Of course, this approach implies a co-operative target, not always the case
in M&As. Wells points out that even if a target is co-operative, it may not
want to wash all its dirty linen in front of its prospective purchasers. To get
round this problem, Resolution has developed a sophisticated approach to using
the ‘data room’, often set up to share information in takeovers. “They certainly
use the information in the data room, but they also bring in specialist advisers
to add to the information and interpret it. They’re looking to understand the
hidden cracks in the data and the hidden costs,” says Wells.

Andrew Morlet, who heads Accenture’s UK Strategic Information Technology
Effectiveness practice, says he’s worked on M&As where they’ve used a
variation on the data room – a ‘clean room’ – in order to advance the release of
information that will be needed for integration work post-deal. “We work with
the two parties to the merger and devise legal arrangements that allow us to
have access to information that wouldn’t normally be released between the
parties,” he says. “This allows much more in-depth planning for post-merger
integration and accelerates the time to capture the synergy benefits of the

Current figures show that IT can account for4 between 20% and 30% of the
post-acquisition benefits in a merger or acquisition, says Frank Vielba, head of
VICL, a consultancy that specialises in post-merger IT integration. But IT
integration also runs up costs. “In one merger in the utilities area, IT
synergies accounted for 30% of the benefits of the transaction but IT generated
50% of the total integration costs,” says Vielba.
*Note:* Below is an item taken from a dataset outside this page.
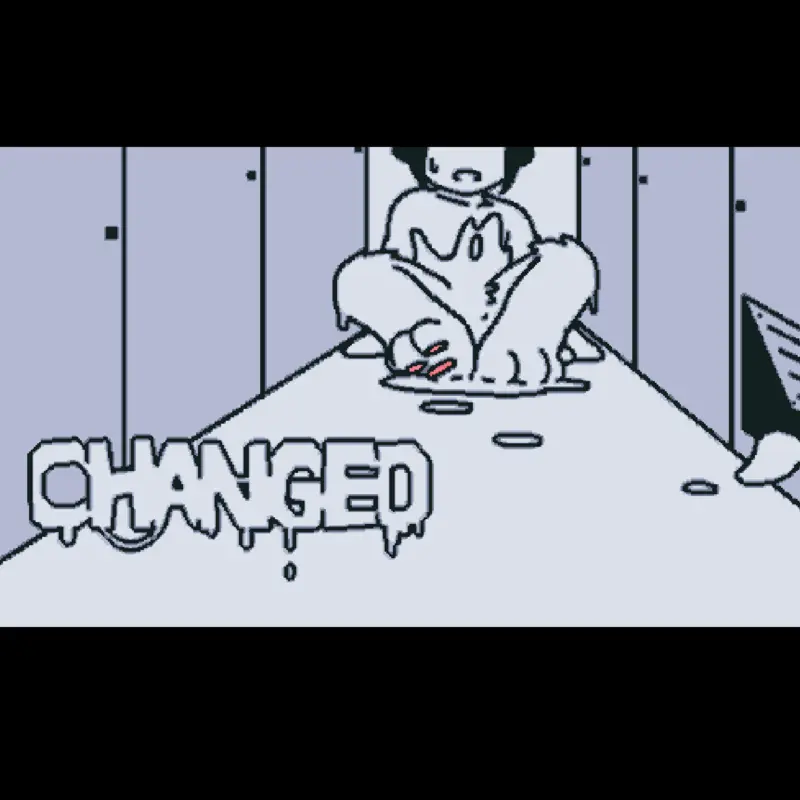 Game by @Changed_
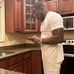 Terry Ware - Facebook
Few UK mergers have realised IT integration benefits as great as those in the
Royal Bank of Scotland-NatWest marriage. Martin Williams, now a Capgemini
consultant, saw the merger at first hand while working at RBS. “Even though RBS
was the smaller bank, the merged company used its systems because they worked
off a lower cost model,” recalls Williams. “There were a few minor exceptions
where NatWest was offering a unique service that RBS didn’t have.”

The final switch-over, mostly done over a long weekend, involved migrating
250Gb of data and transferring 14 million customer records and 33 million direct
debit records. The entire integration project took two-and-a-half years – six
months less than originally planned – and included 9,200 planning milestones.
According to one source, it reduced annual spending on IT by £350m.

Pick and choose

RBS faced the same dilemma as most firms that set out on the acquisition
trail. Should they focus on one of the parties’ systems or cherry pick from
both? RBS chose the first course. “Adopting RBS’s systems was more
straightforward than cherry-picking, even though some of NatWest’s systems were
more sophisticated,” says Williams.

Taking the right strategic decisions about IT integration are vital, but the
hard work is realising the synergies. Williams says he sometimes finds expected
benefits over-played. “If you can shake out cost from IT that’s good, but you
have to be certain that what you’re left with is capable of taking the business
forward in the direction you want it to go,” he says.

At Azzurri, Glanville is in no doubt that the biggest pay-off from successful
integration comes from improved business efficiency. “Certainly there are
savings in areas such as software licensing, but that’s largely the low-hanging
fruit. In acquisitions where you’re blending customers and suppliers, you get
increased performance just by tracking on a larger number.” Glanville points out
that by focusing on giving operational, sales people and engineers the same
information post-integration, it’s possible for them to communicate between
themselves more easily within the enlarged group, an important benefit.

“Integrations are never easy,” he says. “But they are the key determinates of
value.” It’s a lesson that those who are gung-ho for a deal at any price – and
forget the consequence – are likely to learn at considerable cost.